* 任务说明
请原样抄录白斑切叶蜂粉源植物多样性节选中从“本研究选择Chaol、Sha”到“丰富度均明显要高于八月中旬。”的文字，首尾两处均包括在内。

图2 不同样地白斑切叶蜂粉源植物组成及相对丰度Fig.2 Composition and relative abundance of pollen plants of Megachile strupigera from different sample plots

2.4 粉源植物多样性分析

本研究选择Chaol、Shannon-wiener和Simpson指数对单个样本内植物种类的丰富度和多样性进行分析。Chaol指数反映样本中群落的丰富度,Shannon-wiener指数反映样本中群落的多样性,Simpson指数反映样本中优势种的集中程度。由表3可见,在七月上旬,GZSD和GZQYS的Chao1指数(分别为9.67±1.15和10.22±0.19)均显著高于XYSB和JAGP的Chao1指数(均为5±0.00)；八月中旬,JAGP的Chao1指数最低(为2±0.00),XYSB和GZSD的Chao1指数相同(为3±0.00),GZQYS最高(为4±0.00),表明GZQYS具有最高的物种丰富度。GZSD和GZQYS在七月上旬的Shannon-wiener指数(分别为2.14±0.17和2.41±0.18)均显著高于XYSB和JAGP的Shannon-wiener指数(分别为1.55±0.02和1.53±0.06)；八月中旬,GZQYS的Shannon-wiener指数(1.66±0.05)显著高于XYSB、JAGP和GZSD(分别为0.91±0.15、0.62±0.25和0.95±0.25),表明GZQYS的物种多样性最高。Simpson指数统计结果与Shannon-wiener指数统计的总体趋势成反比,表明GZQYS优势种的集中程度要高于XYSB、JAGP和GZSD。Choal指数和Shannon-wiener指数越大,Simpson指数越小,说明样本中的物种丰富度和多样性越高。因此,GZQYS粉源植物的丰富度和多样性最高,其次是GZSD,较低为XYSB,最低的是JAGP。并且,4个样地七月上旬的物种丰富度均明显要高于八月中旬。

(摘自某一合集的条目)

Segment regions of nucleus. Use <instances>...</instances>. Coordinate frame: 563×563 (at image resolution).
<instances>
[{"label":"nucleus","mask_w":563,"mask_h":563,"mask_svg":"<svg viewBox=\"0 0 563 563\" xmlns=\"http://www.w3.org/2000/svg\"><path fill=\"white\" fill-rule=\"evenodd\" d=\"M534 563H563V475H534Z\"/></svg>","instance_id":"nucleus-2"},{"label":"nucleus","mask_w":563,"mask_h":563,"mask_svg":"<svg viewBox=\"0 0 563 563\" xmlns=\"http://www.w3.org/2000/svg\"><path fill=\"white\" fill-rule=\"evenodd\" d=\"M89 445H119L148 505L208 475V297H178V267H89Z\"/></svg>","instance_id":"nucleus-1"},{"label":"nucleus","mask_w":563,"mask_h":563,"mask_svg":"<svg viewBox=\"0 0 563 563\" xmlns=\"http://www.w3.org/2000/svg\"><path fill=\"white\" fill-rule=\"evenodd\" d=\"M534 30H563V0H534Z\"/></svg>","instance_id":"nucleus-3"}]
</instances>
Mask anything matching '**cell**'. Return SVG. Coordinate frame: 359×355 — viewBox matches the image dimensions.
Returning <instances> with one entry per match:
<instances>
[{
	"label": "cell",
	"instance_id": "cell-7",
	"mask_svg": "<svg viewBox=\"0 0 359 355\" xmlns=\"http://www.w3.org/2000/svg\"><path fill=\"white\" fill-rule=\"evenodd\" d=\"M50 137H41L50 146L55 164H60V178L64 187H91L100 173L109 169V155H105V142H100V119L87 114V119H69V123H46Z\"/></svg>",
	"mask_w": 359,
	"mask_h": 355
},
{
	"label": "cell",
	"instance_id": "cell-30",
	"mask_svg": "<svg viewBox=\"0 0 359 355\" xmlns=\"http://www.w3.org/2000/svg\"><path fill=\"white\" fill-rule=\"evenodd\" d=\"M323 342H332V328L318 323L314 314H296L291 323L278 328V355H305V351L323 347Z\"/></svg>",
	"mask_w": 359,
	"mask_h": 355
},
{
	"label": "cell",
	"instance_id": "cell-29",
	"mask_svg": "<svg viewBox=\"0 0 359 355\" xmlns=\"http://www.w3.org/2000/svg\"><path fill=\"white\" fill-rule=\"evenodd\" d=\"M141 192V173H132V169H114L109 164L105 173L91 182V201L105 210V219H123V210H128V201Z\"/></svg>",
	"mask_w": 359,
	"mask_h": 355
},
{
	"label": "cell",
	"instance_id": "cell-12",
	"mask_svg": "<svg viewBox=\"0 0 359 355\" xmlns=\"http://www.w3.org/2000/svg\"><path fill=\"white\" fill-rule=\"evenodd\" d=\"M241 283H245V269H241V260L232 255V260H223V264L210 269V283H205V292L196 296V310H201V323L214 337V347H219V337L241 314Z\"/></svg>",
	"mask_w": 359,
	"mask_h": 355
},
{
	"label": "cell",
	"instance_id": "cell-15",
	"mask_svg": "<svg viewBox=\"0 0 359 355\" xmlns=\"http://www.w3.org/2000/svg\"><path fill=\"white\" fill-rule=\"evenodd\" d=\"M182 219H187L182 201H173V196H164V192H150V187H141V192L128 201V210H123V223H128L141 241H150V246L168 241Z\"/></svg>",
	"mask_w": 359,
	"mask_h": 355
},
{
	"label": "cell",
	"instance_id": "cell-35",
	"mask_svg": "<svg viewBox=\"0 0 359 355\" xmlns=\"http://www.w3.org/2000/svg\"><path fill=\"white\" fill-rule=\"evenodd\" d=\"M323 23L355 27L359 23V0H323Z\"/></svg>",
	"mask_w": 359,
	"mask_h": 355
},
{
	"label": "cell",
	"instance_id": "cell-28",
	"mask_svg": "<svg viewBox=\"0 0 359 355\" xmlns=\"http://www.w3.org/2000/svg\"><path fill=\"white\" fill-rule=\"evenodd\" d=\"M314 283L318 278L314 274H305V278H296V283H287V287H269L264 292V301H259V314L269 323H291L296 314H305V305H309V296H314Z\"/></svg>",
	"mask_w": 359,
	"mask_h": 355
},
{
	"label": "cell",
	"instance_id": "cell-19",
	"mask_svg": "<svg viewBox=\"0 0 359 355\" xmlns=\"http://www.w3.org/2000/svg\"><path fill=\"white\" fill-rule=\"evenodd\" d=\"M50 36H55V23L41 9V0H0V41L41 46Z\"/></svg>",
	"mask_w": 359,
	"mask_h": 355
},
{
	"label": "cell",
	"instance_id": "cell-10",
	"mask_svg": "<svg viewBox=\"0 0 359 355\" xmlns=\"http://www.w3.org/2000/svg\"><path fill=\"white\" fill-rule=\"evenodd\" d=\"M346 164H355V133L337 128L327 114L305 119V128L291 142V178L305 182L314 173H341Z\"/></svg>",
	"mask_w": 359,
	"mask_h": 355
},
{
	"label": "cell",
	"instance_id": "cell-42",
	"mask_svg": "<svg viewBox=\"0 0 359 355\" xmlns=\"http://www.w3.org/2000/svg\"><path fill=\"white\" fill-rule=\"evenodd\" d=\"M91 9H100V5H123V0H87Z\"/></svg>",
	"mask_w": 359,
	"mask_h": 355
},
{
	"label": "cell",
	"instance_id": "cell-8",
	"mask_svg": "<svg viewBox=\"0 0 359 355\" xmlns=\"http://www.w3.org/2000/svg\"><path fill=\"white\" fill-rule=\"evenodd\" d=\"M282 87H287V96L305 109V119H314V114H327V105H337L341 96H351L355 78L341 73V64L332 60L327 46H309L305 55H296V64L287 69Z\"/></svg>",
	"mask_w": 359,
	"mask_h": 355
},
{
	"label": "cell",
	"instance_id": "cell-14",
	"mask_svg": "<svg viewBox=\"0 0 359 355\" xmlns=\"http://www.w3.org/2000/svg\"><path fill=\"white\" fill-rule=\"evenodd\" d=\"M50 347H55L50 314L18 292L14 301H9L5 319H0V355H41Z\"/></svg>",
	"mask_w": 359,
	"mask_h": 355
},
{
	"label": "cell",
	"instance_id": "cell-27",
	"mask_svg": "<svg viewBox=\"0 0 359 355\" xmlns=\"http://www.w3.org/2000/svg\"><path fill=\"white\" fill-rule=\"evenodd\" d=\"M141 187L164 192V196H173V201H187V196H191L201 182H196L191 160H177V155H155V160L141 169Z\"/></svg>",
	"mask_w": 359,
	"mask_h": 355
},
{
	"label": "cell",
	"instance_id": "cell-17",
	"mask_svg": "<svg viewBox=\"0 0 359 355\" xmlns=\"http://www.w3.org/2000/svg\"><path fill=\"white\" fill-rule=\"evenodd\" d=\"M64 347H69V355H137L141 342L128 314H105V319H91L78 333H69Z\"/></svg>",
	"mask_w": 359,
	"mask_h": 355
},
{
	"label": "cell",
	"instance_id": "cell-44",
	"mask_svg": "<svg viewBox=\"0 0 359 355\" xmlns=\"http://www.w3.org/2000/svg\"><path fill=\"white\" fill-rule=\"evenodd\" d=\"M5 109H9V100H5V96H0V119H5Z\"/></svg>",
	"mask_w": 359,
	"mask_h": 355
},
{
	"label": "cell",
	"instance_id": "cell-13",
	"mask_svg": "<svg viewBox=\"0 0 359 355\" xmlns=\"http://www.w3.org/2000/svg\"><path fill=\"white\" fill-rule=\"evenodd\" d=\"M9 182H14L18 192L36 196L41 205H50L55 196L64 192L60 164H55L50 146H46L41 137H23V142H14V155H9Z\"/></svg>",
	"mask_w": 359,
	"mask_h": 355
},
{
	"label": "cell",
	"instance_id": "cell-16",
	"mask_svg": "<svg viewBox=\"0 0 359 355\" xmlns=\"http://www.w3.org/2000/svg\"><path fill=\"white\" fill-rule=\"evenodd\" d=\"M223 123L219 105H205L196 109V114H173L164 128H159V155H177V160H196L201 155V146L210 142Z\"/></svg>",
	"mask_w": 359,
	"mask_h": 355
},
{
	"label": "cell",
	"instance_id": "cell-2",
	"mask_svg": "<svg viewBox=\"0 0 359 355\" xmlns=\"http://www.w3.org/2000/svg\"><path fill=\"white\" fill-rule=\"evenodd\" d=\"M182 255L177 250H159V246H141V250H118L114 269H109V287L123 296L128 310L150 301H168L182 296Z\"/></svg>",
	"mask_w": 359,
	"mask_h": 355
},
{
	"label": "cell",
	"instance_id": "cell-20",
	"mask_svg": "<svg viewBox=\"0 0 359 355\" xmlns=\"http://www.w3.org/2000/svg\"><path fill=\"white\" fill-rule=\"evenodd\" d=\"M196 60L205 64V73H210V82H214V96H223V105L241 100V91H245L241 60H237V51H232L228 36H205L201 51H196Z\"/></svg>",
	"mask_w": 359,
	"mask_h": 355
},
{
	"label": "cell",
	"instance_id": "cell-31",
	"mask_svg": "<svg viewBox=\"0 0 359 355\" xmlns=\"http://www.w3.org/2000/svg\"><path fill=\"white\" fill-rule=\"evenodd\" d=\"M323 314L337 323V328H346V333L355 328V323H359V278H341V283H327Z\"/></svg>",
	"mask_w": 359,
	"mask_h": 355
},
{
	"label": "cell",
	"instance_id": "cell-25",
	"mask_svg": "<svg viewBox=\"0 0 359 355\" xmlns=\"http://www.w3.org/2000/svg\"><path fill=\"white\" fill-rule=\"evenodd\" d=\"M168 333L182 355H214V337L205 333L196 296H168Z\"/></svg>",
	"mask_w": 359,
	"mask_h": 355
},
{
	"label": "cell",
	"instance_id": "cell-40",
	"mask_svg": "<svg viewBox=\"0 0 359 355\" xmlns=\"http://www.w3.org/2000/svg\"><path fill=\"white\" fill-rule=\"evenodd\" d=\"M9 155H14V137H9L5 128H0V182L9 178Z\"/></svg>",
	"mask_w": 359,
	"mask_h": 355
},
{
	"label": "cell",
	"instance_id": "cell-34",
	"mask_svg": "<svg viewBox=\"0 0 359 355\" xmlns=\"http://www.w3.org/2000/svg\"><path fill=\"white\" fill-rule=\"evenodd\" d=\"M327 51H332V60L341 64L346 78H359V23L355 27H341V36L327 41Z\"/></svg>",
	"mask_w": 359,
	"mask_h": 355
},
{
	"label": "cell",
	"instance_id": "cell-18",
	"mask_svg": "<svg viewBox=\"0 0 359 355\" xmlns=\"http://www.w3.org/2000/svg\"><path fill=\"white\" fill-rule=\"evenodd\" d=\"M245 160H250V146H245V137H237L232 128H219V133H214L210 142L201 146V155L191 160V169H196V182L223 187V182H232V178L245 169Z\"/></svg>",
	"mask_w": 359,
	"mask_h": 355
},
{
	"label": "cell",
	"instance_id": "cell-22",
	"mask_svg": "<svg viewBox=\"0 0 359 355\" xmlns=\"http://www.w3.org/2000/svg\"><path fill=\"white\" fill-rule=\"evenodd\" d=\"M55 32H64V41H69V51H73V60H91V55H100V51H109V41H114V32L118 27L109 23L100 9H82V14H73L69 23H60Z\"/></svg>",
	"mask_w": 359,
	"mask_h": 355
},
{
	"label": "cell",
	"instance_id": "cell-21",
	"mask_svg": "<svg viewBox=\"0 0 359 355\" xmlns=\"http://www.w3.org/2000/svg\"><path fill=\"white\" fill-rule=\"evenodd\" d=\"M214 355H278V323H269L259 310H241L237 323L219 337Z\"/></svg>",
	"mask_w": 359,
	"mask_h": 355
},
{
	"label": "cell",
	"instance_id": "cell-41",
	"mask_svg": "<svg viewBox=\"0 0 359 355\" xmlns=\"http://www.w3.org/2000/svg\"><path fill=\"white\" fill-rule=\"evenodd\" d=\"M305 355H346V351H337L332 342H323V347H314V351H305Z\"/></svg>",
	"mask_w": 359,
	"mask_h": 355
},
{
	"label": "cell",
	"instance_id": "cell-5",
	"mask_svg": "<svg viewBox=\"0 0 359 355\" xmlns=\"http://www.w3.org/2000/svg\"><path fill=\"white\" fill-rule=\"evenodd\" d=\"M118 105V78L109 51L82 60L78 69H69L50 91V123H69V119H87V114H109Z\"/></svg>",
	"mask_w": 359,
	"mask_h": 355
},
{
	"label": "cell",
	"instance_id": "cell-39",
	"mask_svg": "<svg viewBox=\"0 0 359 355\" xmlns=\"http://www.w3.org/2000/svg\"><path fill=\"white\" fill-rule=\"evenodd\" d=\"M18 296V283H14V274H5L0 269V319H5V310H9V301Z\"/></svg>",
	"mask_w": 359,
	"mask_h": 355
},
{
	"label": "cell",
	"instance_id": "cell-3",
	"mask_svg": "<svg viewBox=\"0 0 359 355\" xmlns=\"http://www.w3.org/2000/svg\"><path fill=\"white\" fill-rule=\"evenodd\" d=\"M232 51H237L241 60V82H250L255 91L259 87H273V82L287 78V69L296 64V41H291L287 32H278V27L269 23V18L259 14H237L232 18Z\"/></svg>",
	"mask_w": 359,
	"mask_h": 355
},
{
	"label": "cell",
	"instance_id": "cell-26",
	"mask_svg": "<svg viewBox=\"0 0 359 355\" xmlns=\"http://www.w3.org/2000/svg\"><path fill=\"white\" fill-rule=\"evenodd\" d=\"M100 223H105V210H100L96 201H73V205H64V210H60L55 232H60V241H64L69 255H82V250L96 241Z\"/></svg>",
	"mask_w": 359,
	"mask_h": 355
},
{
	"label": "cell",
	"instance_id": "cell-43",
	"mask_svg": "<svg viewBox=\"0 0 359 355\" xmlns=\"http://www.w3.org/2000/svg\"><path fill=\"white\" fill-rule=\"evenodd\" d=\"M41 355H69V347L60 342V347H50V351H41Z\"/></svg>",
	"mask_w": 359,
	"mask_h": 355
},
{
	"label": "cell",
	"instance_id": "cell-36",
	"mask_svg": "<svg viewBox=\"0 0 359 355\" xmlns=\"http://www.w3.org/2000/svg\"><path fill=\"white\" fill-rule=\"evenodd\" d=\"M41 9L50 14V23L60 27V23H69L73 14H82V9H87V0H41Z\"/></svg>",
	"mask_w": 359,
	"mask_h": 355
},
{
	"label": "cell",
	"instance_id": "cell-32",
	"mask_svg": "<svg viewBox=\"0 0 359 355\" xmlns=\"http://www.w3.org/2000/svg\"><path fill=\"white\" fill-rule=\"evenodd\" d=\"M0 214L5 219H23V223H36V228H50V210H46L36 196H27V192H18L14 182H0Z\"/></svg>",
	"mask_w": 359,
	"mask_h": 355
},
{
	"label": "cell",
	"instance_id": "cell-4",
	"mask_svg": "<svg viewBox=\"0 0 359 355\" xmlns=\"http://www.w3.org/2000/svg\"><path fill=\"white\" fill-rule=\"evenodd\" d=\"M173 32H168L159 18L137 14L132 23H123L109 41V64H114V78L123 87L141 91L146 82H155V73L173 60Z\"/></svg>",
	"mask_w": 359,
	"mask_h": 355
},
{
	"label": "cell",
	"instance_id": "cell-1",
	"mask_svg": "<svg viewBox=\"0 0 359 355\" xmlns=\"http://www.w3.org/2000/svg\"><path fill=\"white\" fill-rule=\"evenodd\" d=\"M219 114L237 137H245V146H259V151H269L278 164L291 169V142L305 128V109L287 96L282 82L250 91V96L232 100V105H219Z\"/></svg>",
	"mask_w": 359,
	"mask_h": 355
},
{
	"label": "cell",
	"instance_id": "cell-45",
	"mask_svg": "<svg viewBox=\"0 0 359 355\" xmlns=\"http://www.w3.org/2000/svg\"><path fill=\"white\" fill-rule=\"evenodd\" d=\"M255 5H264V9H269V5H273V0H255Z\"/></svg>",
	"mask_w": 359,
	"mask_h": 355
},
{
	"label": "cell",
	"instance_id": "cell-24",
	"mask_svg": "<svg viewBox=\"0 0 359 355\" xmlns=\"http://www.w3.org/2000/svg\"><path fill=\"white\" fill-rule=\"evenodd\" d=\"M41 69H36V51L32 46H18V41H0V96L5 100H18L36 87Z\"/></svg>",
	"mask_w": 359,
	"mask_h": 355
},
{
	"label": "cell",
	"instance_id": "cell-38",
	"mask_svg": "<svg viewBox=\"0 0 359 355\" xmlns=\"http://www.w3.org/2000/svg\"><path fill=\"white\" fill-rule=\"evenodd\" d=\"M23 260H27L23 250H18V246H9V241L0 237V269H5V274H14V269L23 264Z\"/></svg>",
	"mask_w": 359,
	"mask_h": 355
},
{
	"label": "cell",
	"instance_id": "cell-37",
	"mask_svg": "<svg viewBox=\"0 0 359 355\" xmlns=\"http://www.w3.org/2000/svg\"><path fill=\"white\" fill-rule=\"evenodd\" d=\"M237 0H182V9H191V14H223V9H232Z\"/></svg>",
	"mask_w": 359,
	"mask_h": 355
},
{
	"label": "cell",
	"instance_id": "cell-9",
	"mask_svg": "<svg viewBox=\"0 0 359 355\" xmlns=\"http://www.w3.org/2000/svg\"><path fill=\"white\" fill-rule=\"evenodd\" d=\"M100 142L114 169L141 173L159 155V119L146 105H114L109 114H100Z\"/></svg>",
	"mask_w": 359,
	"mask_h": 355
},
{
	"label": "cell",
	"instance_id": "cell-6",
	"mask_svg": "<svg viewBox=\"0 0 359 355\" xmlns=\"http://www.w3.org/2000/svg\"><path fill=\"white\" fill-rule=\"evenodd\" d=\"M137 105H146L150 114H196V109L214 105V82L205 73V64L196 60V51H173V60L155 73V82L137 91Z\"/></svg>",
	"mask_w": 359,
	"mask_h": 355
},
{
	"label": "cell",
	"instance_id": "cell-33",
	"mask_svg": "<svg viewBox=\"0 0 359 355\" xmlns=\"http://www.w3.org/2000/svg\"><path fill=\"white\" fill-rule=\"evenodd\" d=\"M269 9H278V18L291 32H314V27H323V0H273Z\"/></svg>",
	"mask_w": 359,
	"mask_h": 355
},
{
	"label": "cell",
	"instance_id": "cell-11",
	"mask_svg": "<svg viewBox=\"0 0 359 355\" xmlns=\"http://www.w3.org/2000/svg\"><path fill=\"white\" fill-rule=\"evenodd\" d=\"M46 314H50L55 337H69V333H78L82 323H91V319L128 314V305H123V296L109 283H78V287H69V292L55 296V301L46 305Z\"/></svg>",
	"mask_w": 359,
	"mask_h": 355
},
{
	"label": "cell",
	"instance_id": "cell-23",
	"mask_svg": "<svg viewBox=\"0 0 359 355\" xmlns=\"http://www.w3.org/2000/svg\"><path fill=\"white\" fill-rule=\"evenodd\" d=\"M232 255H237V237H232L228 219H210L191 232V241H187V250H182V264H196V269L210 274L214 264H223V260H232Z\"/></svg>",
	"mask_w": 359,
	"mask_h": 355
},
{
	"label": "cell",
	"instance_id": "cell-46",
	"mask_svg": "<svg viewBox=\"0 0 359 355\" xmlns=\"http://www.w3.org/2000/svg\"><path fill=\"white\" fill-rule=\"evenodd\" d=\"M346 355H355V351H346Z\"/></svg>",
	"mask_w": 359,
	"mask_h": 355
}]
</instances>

* 答案部分
本研究选择Chaol、Shannon-wiener和Simpson指数对单个样本内植物种类的丰富度和多样性进行分析。Chaol指数反映样本中群落的丰富度,Shannon-wiener指数反映样本中群落的多样性,Simpson指数反映样本中优势种的集中程度。由表3可见,在七月上旬,GZSD和GZQYS的Chao1指数(分别为9.67±1.15和10.22±0.19)均显著高于XYSB和JAGP的Chao1指数(均为5±0.00)；八月中旬,JAGP的Chao1指数最低(为2±0.00),XYSB和GZSD的Chao1指数相同(为3±0.00),GZQYS最高(为4±0.00),表明GZQYS具有最高的物种丰富度。GZSD和GZQYS在七月上旬的Shannon-wiener指数(分别为2.14±0.17和2.41±0.18)均显著高于XYSB和JAGP的Shannon-wiener指数(分别为1.55±0.02和1.53±0.06)；八月中旬,GZQYS的Shannon-wiener指数(1.66±0.05)显著高于XYSB、JAGP和GZSD(分别为0.91±0.15、0.62±0.25和0.95±0.25),表明GZQYS的物种多样性最高。Simpson指数统计结果与Shannon-wiener指数统计的总体趋势成反比,表明GZQYS优势种的集中程度要高于XYSB、JAGP和GZSD。Choal指数和Shannon-wiener指数越大,Simpson指数越小,说明样本中的物种丰富度和多样性越高。因此,GZQYS粉源植物的丰富度和多样性最高,其次是GZSD,较低为XYSB,最低的是JAGP。并且,4个样地七月上旬的物种丰富度均明显要高于八月中旬。